Re: TCP Overhead on Local Loopback

From: Claudio Freire <klaussfreire(at)gmail(dot)com>
To: Ofer Israeli <oferi(at)checkpoint(dot)com>
Cc: Samuel Gendler <sgendler(at)ideasculptor(dot)com>, Andrew Dunstan <andrew(at)dunslane(dot)net>, Andy <angelflow(at)yahoo(dot)com>, "pgsql-performance(at)postgresql(dot)org" <pgsql-performance(at)postgresql(dot)org>
Subject: Re: TCP Overhead on Local Loopback
Date: 2012-04-03 15:38:34
Message-ID: CAGTBQpZyPw2Y=JWOZf=tgWS7V_cw9_FMc1d90cg0ZbiPF0yPig@mail.gmail.com
Views: Raw Message | Whole Thread | Download mbox | Resend email
Thread:
Lists: pgsql-performance

On Tue, Apr 3, 2012 at 12:24 PM, Ofer Israeli <oferi(at)checkpoint(dot)com> wrote:
> On Sun, Apr 2, 2012 at 11:25 AM, Samuel Gendler < sgendler(at)ideasculptor(dot)com >  wrote:
>> But suggesting moving away from TCP/IP with no actual evidence that it is network overhead that is the problem is a little premature, regardless.
>
> Agreed, that's why I'd like to understand what tools / methodologies are available in order to test whether TCP is the issue.

As it was pointed out already, if you perform 60.000 x (5+1+2) "select
1" queries you'll effectively measure TCP overhead, as planning and
execution will be down to negligible times.

>> What, exactly, are the set of operations that each update is performing and is there any way to batch them into fewer statements
>> within the transaction.  For example, could you insert all 60,000 records into a temporary table via COPY, then run just a couple of queries to do
>> bulk inserts and bulk updates into the destination tble via joins to the temp table?
>
> I don't see how a COPY can be faster here as I would need to both run the COPY into the temp table and then UPDATE all the columns in the real table.
> Are you referring to saving the time where all the UPDATEs would be performed via a stored procedure strictly in the db domain without networking back and forth?
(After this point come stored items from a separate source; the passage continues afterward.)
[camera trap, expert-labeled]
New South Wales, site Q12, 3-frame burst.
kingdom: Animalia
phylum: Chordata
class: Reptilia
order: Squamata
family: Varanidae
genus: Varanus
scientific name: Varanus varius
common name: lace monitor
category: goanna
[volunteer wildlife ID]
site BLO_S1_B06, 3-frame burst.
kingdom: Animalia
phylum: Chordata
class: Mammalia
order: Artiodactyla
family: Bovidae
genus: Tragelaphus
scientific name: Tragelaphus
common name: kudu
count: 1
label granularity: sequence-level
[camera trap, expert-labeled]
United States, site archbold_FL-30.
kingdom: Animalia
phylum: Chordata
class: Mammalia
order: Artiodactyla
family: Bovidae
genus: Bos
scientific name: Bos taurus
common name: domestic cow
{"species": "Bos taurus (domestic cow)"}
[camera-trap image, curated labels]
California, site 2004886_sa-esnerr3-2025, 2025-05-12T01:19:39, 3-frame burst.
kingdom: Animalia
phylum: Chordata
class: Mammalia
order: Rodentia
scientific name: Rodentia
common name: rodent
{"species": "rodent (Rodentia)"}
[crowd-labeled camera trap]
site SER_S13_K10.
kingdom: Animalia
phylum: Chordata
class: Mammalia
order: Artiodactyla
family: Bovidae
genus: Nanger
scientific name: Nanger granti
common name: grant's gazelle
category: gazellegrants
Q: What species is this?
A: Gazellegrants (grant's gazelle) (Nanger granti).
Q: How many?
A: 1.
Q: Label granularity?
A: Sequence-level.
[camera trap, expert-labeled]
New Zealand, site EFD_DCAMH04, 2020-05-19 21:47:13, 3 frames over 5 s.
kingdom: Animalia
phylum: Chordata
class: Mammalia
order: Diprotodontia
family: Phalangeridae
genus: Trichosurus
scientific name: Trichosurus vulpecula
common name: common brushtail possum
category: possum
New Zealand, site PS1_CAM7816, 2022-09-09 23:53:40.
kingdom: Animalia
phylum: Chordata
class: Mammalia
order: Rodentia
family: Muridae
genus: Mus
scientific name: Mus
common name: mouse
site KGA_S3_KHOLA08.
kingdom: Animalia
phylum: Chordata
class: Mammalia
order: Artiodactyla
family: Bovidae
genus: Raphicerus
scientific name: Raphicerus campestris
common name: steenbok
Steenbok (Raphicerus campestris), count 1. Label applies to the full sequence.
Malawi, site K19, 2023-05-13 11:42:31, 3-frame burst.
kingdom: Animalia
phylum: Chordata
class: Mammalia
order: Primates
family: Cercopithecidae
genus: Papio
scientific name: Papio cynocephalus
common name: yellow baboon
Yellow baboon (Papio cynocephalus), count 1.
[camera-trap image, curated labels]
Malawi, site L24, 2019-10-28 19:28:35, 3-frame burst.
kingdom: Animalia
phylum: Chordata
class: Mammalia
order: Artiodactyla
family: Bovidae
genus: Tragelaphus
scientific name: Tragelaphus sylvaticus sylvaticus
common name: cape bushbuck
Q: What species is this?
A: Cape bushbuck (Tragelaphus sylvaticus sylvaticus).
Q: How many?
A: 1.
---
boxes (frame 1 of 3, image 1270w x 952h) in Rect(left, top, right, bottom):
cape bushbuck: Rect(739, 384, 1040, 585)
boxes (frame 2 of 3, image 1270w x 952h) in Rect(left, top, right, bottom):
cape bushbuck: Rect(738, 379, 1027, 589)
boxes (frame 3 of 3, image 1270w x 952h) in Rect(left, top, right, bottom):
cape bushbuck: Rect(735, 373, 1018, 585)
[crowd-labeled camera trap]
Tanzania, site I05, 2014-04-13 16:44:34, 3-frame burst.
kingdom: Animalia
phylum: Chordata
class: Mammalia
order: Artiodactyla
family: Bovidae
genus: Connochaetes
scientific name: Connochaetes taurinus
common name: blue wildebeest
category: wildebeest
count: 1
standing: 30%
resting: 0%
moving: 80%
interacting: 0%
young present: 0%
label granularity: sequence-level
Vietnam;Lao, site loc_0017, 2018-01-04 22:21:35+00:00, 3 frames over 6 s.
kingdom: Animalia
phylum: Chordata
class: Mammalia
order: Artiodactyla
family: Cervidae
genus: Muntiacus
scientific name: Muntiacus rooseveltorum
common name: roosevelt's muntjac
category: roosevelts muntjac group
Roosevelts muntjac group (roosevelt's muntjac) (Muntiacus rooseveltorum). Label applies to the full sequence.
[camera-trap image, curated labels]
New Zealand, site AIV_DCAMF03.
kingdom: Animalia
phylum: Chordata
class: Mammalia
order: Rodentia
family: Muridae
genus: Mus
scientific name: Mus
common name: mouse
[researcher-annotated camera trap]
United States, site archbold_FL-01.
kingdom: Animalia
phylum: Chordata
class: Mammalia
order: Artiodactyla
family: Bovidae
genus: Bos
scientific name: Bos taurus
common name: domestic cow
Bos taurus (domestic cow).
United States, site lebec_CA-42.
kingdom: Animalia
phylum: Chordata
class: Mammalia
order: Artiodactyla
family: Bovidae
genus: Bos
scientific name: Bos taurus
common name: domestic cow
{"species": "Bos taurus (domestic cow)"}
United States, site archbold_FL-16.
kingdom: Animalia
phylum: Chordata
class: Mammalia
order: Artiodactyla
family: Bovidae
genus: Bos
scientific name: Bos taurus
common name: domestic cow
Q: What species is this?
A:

You'll be saving a lot of planning and parsing time, as COPY is
significantly simpler to plan and parse, and the complex UPDATEs and
INSERTs required to move data from the temp table will only incur a
one-time planning cost. In general, doing it that way is significantly
faster than 480.000 separate queries. But it does depend on the
operations themselves.

>> 60,000 rows updated with 25 columns, 1 indexed in 3ms is not exactly slow.  That's a not insignificant quantity of data which must be transferred from client to server,
>> parsed, and then written to disk, regardless of TCP overhead.  That is happening via at least 60,000 individual SQL statements that are not even prepared statements.  I don't
>> imagine that TCP overhead is really the problem here.  Regardless, you can reduce both statement parse time and TCP overhead by doing bulk inserts
>> (COPY) followed by multi-row selects/updates into the final table.  I don't know how much below 3ms you are going to get, but that's going to be as fast
>> as you can possibly do it on your hardware, assuming the rest of your configuration is as efficient as possible.
>
> The 3ms is per each event processing, not the whole 60K batch.  Each event processing includes:
> 5 SELECTs
> 1 DELETE
> 2 UPDATEs
> where each query performed involves TCP connections, that is, the queries are not grouped in a stored procedure or such.

If you run the 480.000 queries on a single transaction, you use a
single connection already. So you only have transmission overhead,
without the TCP handshake. You still might gain a bit by disabling
Nagle's algorithm (if that's possible in windows), which is the main
source of latency for TCP. But that's very low-level tinkering.

> For all these queries does 3ms sound like a reasonable time?  If so, do you have an estimation of how long the network portion would be here?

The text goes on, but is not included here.